Desde su silla puede ver los fallidos intentos de su yerno por penetrar a su hija, ella se resiste en recibir la totalidad del miembro de su esposo y él busca la manera de lograr su cometido sin causarle molestias. Pasan los minutos y la pareja parece que ha podido sincronizarse, el himen de Antonella se rompe dándole entrada completa al miembro de Miguel, las suaves embestidas se mezclan con jadeos que resuenan al unísono, jadeos que llegan hasta el lugar de la señora Marchetti. Empieza a contagiarse del ambiente de goce y excitación, recordando glorias pasadas en sus noches de juventud. Ella veía en los ojos de la joven pareja la lujuria y el deseo, su mente comenzó a maquinar y la idea de pensar en un miembro como el que tiene su yerno se hacía latente, un miembro que podría ser deseable para cualquier mujer. La mujer empieza a sentir como su entrepierna se moja al escuchar esos deliciosos gemidos que salen de la boca de su hija y al ver la forma en que su yerno la hace gemir en cada embestida, hace que ella se pierda en sus delirios cerrando sus ojos y respirar un tanto agitada. Quería ser parte de lo que en la cama estaba sucediendo, quería recordar aquellas pasadas glorias cuando disfrutaba del sexo apasionado con su esposo y volver a revivir lo que era tener un orgasmo. Cuando vuelve en sí, abre los ojos y observa el pene aún erecto de Miguel frente a ella.

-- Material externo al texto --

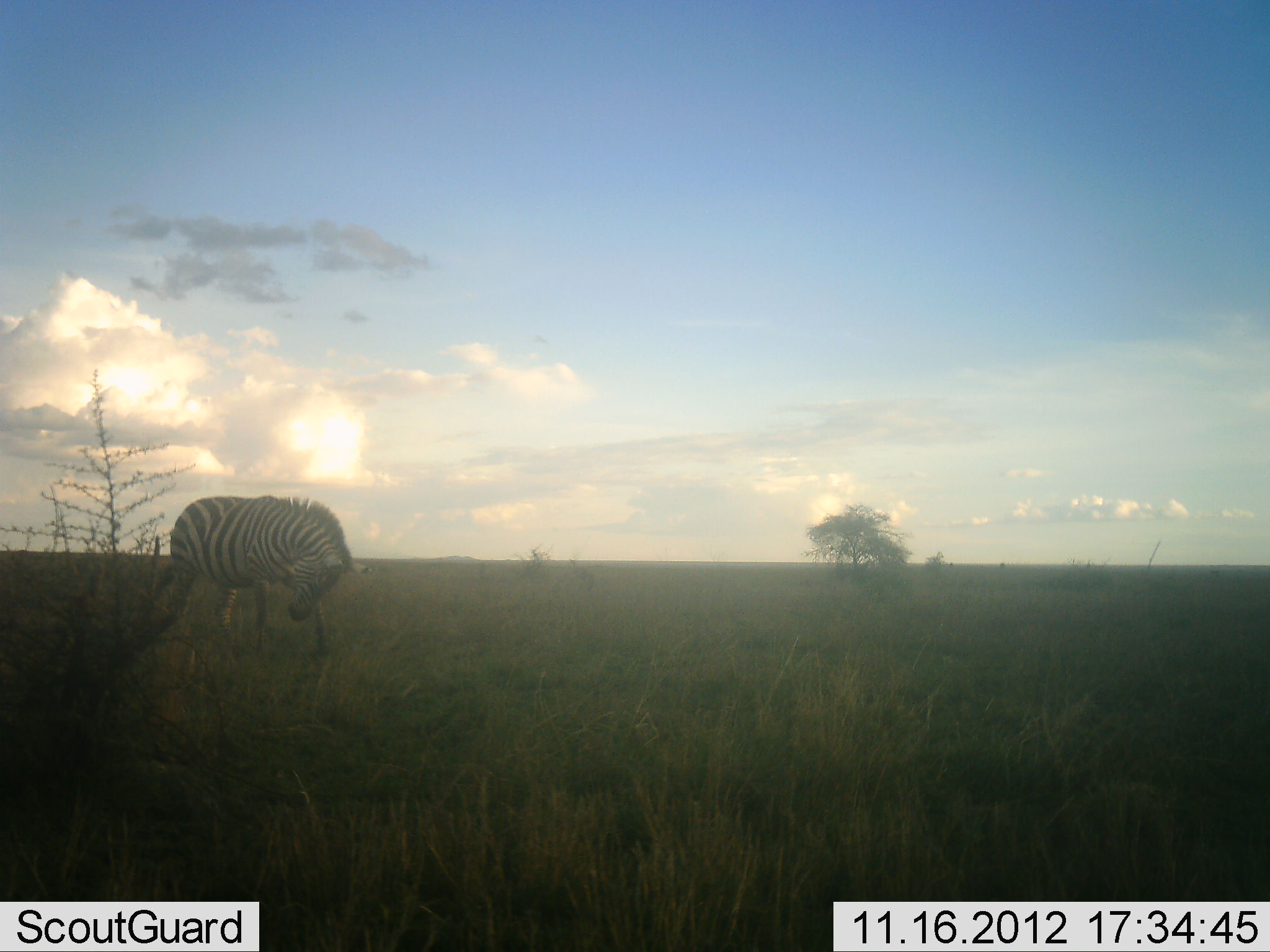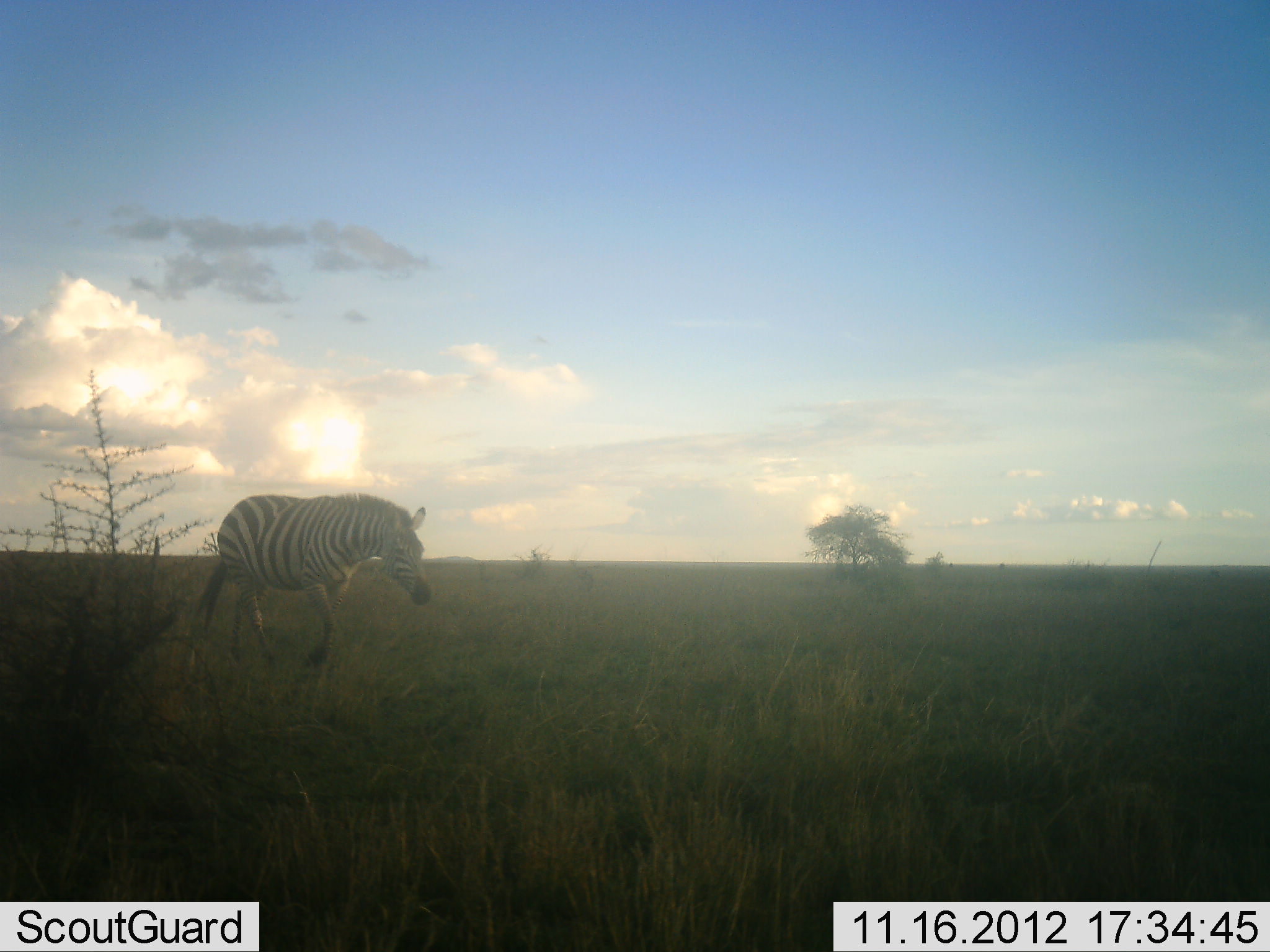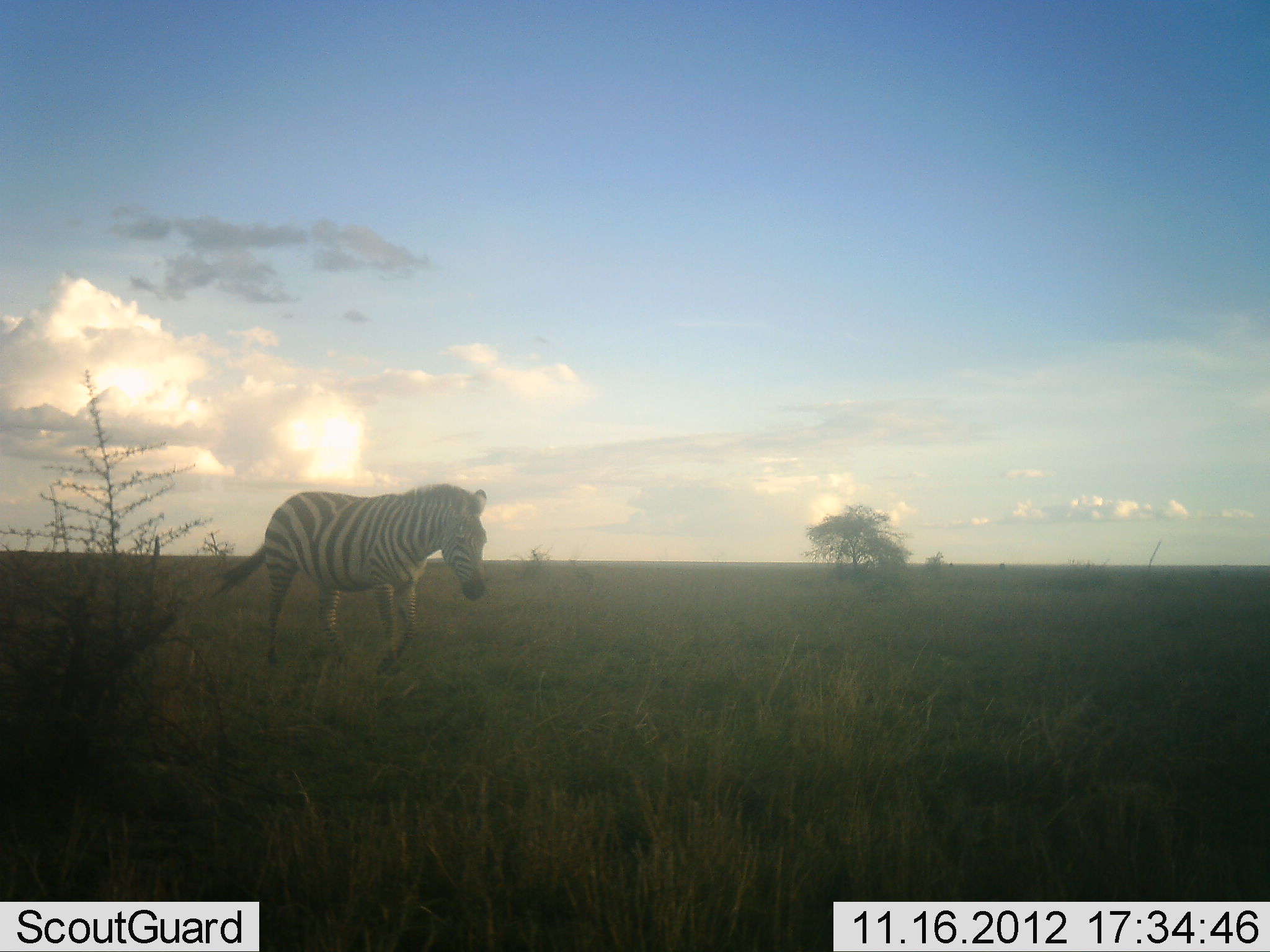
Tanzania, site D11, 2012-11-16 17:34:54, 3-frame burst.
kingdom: Animalia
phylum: Chordata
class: Mammalia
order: Perissodactyla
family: Equidae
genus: Equus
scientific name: Equus quagga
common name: plains zebra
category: zebra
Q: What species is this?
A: Zebra (plains zebra) (Equus quagga).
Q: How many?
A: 1.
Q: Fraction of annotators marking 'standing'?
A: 0%.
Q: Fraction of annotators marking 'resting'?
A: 0%.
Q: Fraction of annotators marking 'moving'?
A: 100%.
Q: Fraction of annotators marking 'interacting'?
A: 0%.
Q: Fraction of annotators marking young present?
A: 0%.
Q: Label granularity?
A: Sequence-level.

"Creí que estaba dormida" –le dice éste al sorprenderla. "Bueno la noche terminó, al menos para Antonella, está agotada y duerme ya" –dice ella aún recuperando la compostura. La señora Marchetti intenta no mirar el pene que está enfrente suyo, y se da cuenta que perdió parte importante del registro todo el rato que se distrajo, "Estoy un poco cansada sabes, no anoté los detalles finales de la ocasión y quizás tú me puedas a ayudar" –le dice ella. "Claro, ¿En qué parte se quedó?" –contesta Miguel mientras se le acerca más. "El momento en que empezó la penetración. Sólo pude registrar eso", afirma la señora al mismo tiempo que siente como el miembro de Miguel le roza el brazo. "Bueno, no se perdió mucha información me temo, alcancé a penetrarla un par de veces hasta que Antonella acabó. Luego de eso quedó dormida" –contesta Miguel con un tono desanimado. "Esta muchacha, ¿Cómo te pudo hacer eso? No sé cómo te sientes ahora, pero es cuestión que practiquen esto y ya verán cómo se vuelven expertos. Entonces ya tengo ese dato, y tú dime, ¿Cómo y en qué momento acabaste?" –pregunta la señora mientras se recupera de la experiencia. "La verdad es que no pude acabar. Ella no me dio tiempo a tomar siquiera una segunda posición" –confiesa él un poco desalentado. La señora Marchetti se gira para notar que, en efecto, el preservativo aún puesto sobre el erecto pene de su yerno no presentaba rastros de semen. Hace un esfuerzo para voltear la mirada de aquel miembro, lo intenta con lo que le queda de voluntad, pero no lo logra, se queda mirándolo sin decir palabra alguna. Después de un breve silencio, se levanta de su asiento y dice: "Necesito que acabes. ¿Por qué no pruebas masturbarte? Ese es el último registro que requiero. Mira a Antonella, está ahí desnuda. Regreso en un momento". Se retira de la habitación, abandona ese recinto lleno de pasión y goce sexual, hacía la cocina.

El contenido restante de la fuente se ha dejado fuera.